# [YOUR OBJECTIVE]
Reproduce the five entries below word for word, keeping each on its own line.

Start of SUPPLIED DATA

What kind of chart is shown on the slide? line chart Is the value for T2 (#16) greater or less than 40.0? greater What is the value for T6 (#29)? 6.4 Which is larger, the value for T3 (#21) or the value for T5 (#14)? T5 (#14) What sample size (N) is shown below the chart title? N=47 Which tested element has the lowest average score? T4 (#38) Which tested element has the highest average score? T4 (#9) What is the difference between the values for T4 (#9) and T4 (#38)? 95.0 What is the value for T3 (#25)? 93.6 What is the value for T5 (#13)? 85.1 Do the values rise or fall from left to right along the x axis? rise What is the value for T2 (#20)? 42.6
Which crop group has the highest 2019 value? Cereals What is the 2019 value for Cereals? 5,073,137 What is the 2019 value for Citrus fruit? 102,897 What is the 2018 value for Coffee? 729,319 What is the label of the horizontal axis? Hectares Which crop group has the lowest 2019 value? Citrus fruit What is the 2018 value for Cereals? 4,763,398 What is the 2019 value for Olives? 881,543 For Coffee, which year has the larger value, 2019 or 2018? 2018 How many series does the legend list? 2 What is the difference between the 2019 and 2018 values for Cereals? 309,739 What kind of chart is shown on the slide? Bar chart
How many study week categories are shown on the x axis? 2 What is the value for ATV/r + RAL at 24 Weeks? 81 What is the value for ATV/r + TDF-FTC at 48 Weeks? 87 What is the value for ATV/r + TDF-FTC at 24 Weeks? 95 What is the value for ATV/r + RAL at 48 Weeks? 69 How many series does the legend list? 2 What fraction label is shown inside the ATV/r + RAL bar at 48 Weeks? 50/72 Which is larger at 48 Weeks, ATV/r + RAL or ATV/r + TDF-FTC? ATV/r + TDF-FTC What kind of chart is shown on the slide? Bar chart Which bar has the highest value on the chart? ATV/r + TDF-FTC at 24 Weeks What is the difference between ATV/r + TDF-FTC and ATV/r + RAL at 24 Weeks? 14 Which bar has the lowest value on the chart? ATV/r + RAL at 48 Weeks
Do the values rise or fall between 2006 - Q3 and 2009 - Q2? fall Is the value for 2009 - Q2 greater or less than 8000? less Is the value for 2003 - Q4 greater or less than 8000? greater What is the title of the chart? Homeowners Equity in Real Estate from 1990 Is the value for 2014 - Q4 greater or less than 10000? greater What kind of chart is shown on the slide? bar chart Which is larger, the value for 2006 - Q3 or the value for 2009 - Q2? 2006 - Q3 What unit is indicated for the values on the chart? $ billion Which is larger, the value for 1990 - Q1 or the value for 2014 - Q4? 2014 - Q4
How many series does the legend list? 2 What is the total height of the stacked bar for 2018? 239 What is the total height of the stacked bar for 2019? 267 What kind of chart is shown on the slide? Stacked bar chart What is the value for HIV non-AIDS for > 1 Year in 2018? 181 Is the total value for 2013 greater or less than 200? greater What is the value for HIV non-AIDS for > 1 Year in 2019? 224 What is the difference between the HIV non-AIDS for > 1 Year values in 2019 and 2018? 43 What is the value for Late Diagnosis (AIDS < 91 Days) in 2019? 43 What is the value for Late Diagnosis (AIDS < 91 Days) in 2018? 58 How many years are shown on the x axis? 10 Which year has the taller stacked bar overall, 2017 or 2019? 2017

End of SUPPLIED DATA

# [YOUR SOLUTION]
What kind of chart is shown on the slide? line chart Is the value for T2 (#16) greater or less than 40.0? greater What is the value for T6 (#29)? 6.4 Which is larger, the value for T3 (#21) or the value for T5 (#14)? T5 (#14) What sample size (N) is shown below the chart title? N=47 Which tested element has the lowest average score? T4 (#38) Which tested element has the highest average score? T4 (#9) What is the difference between the values for T4 (#9) and T4 (#38)? 95.0 What is the value for T3 (#25)? 93.6 What is the value for T5 (#13)? 85.1 Do the values rise or fall from left to right along the x axis? rise What is the value for T2 (#20)? 42.6
Which crop group has the highest 2019 value? Cereals What is the 2019 value for Cereals? 5,073,137 What is the 2019 value for Citrus fruit? 102,897 What is the 2018 value for Coffee? 729,319 What is the label of the horizontal axis? Hectares Which crop group has the lowest 2019 value? Citrus fruit What is the 2018 value for Cereals? 4,763,398 What is the 2019 value for Olives? 881,543 For Coffee, which year has the larger value, 2019 or 2018? 2018 How many series does the legend list? 2 What is the difference between the 2019 and 2018 values for Cereals? 309,739 What kind of chart is shown on the slide? Bar chart
How many study week categories are shown on the x axis? 2 What is the value for ATV/r + RAL at 24 Weeks? 81 What is the value for ATV/r + TDF-FTC at 48 Weeks? 87 What is the value for ATV/r + TDF-FTC at 24 Weeks? 95 What is the value for ATV/r + RAL at 48 Weeks? 69 How many series does the legend list? 2 What fraction label is shown inside the ATV/r + RAL bar at 48 Weeks? 50/72 Which is larger at 48 Weeks, ATV/r + RAL or ATV/r + TDF-FTC? ATV/r + TDF-FTC What kind of chart is shown on the slide? Bar chart Which bar has the highest value on the chart? ATV/r + TDF-FTC at 24 Weeks What is the difference between ATV/r + TDF-FTC and ATV/r + RAL at 24 Weeks? 14 Which bar has the lowest value on the chart? ATV/r + RAL at 48 Weeks
Do the values rise or fall between 2006 - Q3 and 2009 - Q2? fall Is the value for 2009 - Q2 greater or less than 8000? less Is the value for 2003 - Q4 greater or less than 8000? greater What is the title of the chart? Homeowners Equity in Real Estate from 1990 Is the value for 2014 - Q4 greater or less than 10000? greater What kind of chart is shown on the slide? bar chart Which is larger, the value for 2006 - Q3 or the value for 2009 - Q2? 2006 - Q3 What unit is indicated for the values on the chart? $ billion Which is larger, the value for 1990 - Q1 or the value for 2014 - Q4? 2014 - Q4
How many series does the legend list? 2 What is the total height of the stacked bar for 2018? 239 What is the total height of the stacked bar for 2019? 267 What kind of chart is shown on the slide? Stacked bar chart What is the value for HIV non-AIDS for > 1 Year in 2018? 181 Is the total value for 2013 greater or less than 200? greater What is the value for HIV non-AIDS for > 1 Year in 2019? 224 What is the difference between the HIV non-AIDS for > 1 Year values in 2019 and 2018? 43 What is the value for Late Diagnosis (AIDS < 91 Days) in 2019? 43 What is the value for Late Diagnosis (AIDS < 91 Days) in 2018? 58 How many years are shown on the x axis? 10 Which year has the taller stacked bar overall, 2017 or 2019? 2017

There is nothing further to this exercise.